Pythagoras and Socrates failed to find the trail of the miscreant, who had vanished under cover of the night. We know that Stoutenburg did succeed, in fact, in reaching de Berg's encampment, half-starved and wearied, but safe. How he did it, no one will ever know. His career of crime had received a mighty check and the marauding expeditions which he undertook subsequently against his own country were of a futile and desultory nature. History ceases to trouble herself about him after that abortive incursion into Gelderland.

How that incursion was frustrated by the gallant Englishman, known to fame as the first Sir Percy Blakeney, but to his intimates as Diogenes, the erstwhile penniless soldier of fortune, we know chiefly through van Aitzema's Saken von Staet. The worthy chronicler enlarges upon the Englishman's adventure - he always calls him "the Englishman" — from the time when a week and more ago, he took leave of Nicolaes Beresteyn outside Barneveld to that when he reached Amersfoort, just in time to avert a terrible catastrophe.

The author of Saken v. Staet tells of the ambuscade on the shores of the Ijssel, "the Englishman's swim for life through the drifting floes." On reaching the opposite bank, it seems that he was so spent and more than half frozen, that he lay half unconscious on the bank for awhile. Presently, however, alive to the danger of possible further ambuscades, he re-started on his way, found a deserted hut close by, and crawled in there for shelter. As soon as darkness had set in he started back for Zutphen, there to warn Marquet not to proceed. The whole of the Stadtholder's plans had obviously been revealed to de Berg by some traitor — whose identity Diogenes then could not fail but guess — and it would have been sheer madness to attempt to cross the Ijssel now at any of the points originally intended.

To reach Zutphen at this juncture meant for the undaunted adventurer two leagues and more to traverse, and with clothes frozen hard to the skin. But he did reach Zutphen in time, and with the assistance of Marquet, then evolved the plan of an advance into Gelderland by effecting the crossing of the Ijssel as far north as Apeldoorn, and then striking across the Veluwe either to Amersfoort or to Ede, threatening de Berg's advance, and possibly effecting a junction with the Stadtholder's main army.

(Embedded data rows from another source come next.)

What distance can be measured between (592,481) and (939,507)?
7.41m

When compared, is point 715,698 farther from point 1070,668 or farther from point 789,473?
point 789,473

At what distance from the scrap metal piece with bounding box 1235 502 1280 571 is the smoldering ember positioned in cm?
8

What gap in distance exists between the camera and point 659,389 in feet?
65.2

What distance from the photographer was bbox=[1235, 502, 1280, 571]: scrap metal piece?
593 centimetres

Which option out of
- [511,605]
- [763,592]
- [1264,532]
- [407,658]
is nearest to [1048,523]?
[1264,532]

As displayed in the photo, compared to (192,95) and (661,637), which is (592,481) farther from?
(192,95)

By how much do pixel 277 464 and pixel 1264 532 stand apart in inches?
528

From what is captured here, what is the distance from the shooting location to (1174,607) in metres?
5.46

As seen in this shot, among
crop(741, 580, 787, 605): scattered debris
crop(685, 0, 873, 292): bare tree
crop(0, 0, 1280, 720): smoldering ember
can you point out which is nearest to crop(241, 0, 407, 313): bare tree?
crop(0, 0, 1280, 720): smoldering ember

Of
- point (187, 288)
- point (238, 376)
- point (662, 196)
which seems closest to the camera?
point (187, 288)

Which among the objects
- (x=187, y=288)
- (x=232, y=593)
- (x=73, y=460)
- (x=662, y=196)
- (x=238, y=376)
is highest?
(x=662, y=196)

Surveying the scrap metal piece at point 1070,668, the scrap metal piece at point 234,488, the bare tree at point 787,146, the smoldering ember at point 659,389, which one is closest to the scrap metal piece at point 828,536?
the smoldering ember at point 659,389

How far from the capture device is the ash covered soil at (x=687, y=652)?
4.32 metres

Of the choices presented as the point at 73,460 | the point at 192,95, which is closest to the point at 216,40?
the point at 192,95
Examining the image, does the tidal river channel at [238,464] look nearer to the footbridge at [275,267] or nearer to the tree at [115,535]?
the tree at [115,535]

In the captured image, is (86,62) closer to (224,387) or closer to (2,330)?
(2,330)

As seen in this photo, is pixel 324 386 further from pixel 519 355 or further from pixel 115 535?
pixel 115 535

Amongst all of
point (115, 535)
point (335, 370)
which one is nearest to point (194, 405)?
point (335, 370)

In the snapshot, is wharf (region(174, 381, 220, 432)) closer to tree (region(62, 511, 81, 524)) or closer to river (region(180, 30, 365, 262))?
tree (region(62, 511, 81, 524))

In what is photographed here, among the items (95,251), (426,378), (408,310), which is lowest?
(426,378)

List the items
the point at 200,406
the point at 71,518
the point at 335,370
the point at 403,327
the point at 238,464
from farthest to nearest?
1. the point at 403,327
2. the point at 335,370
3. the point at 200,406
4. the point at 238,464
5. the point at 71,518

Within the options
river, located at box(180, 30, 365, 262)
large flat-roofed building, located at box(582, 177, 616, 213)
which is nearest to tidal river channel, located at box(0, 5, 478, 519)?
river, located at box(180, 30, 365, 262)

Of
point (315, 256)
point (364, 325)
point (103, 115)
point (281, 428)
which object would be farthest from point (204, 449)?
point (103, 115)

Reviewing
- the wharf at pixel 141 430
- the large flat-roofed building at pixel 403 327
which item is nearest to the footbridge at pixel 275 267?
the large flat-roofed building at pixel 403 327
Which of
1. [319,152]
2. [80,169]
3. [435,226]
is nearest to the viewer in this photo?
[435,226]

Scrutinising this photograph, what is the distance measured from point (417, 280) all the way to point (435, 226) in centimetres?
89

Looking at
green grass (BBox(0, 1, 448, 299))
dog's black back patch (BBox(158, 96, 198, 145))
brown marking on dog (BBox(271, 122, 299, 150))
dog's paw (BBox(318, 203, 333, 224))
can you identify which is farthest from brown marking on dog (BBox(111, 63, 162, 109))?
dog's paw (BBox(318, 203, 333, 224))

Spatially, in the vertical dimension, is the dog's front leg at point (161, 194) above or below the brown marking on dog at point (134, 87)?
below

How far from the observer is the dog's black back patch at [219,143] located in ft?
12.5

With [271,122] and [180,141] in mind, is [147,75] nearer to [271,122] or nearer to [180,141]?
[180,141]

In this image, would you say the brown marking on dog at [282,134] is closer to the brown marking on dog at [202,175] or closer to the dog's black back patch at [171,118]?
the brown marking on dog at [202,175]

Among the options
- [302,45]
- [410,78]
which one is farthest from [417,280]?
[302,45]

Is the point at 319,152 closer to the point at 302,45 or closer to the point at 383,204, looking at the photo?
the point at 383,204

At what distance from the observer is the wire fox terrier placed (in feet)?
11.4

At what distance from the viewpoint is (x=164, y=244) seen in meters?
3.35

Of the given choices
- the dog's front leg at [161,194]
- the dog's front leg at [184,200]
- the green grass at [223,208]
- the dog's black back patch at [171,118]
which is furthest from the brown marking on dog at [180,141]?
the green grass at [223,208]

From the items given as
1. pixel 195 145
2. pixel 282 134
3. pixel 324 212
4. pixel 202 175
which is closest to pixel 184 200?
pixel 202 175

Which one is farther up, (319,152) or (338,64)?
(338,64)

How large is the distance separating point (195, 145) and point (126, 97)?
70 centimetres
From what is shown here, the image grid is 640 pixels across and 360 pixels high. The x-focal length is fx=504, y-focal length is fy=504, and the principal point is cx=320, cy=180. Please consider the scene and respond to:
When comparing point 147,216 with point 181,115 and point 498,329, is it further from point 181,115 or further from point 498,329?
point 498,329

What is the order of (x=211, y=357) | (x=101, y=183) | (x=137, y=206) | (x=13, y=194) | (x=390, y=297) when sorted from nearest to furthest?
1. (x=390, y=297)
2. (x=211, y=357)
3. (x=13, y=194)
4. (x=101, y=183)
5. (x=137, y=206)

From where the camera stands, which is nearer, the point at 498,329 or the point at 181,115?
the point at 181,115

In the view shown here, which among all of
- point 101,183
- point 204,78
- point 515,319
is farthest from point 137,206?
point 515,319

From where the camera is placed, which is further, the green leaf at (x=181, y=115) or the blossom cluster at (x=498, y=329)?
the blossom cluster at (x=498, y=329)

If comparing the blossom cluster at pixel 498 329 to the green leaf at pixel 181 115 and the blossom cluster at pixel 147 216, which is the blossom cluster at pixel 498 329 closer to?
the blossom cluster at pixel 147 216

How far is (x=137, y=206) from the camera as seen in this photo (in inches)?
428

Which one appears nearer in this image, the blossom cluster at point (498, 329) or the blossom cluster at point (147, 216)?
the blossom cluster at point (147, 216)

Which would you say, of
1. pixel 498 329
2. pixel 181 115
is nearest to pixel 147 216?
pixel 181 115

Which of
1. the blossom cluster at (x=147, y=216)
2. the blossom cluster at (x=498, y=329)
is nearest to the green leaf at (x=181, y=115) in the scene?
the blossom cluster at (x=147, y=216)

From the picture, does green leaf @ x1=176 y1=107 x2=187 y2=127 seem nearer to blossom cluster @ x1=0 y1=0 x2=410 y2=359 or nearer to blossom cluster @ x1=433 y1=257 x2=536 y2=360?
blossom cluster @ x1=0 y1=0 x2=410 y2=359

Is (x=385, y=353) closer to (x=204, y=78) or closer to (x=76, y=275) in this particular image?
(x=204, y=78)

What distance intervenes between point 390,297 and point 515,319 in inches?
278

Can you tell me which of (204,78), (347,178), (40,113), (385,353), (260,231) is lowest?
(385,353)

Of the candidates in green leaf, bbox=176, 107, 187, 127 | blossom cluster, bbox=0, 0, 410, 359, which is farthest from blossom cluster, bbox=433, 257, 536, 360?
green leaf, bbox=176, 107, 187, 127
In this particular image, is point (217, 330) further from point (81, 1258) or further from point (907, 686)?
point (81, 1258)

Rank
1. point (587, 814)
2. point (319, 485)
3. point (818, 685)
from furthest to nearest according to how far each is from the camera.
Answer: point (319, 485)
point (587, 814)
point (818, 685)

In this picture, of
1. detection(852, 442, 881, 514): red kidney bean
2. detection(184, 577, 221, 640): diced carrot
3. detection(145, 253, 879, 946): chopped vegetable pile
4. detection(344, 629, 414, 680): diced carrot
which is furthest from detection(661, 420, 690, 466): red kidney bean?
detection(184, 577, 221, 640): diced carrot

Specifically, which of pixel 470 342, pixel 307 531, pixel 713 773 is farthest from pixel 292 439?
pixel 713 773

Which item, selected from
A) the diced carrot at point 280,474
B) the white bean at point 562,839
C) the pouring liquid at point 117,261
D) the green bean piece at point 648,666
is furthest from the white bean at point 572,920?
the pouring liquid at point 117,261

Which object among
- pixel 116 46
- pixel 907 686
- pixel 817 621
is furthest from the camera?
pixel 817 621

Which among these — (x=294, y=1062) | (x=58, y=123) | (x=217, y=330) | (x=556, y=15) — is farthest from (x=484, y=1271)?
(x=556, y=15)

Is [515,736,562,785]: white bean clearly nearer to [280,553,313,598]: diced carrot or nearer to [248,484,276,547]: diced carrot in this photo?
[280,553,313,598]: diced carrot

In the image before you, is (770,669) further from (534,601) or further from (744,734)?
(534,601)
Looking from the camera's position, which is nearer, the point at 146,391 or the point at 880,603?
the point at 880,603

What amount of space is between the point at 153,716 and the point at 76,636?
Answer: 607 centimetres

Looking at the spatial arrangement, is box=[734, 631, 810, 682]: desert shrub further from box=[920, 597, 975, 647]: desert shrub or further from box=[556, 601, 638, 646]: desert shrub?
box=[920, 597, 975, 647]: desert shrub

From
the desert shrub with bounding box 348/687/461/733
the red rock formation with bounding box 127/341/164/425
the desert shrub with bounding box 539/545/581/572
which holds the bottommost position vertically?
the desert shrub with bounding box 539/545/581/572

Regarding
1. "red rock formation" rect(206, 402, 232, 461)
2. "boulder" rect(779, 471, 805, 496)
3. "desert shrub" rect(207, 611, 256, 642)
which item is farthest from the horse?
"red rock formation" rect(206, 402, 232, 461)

After this understanding with Marquet, Diogenes then proceeded to Arnheim, where the garrison could now only be warned to hold the city at all costs until assistance could be sent.

In the meantime, de Berg's troops were swarming everywhere. The Englishman could only proceed by night, had to hide by day on the Veluwe as best he could. Hence much delay. More than once he was on the point of capture, but succeeded eventually in reaching Arnheim.

Here he saw Coorne, who was in command of the small garrison, assured him of coming relief, and made him swear not to surrender the city, since the Stadtholder would soon be on his way with strong reinforcements. Thence to Nijmegen on the same errand. A more easy journey this, seeing that Isembourg ad not begun his advance from Kleve. After that, De Keysere and Wageningen.

CHAPTER XVII

THE ONLY WORLD

Out there, in the lonely molen on the Veluwe, Gilda had remained for a while, half numb with nerve strain, suffering from the reaction after the terrible excitement of the past few hours. Presently her old serving-woman came to her, still raging with choler at the outrage committed against her person by those two abominable rascallions.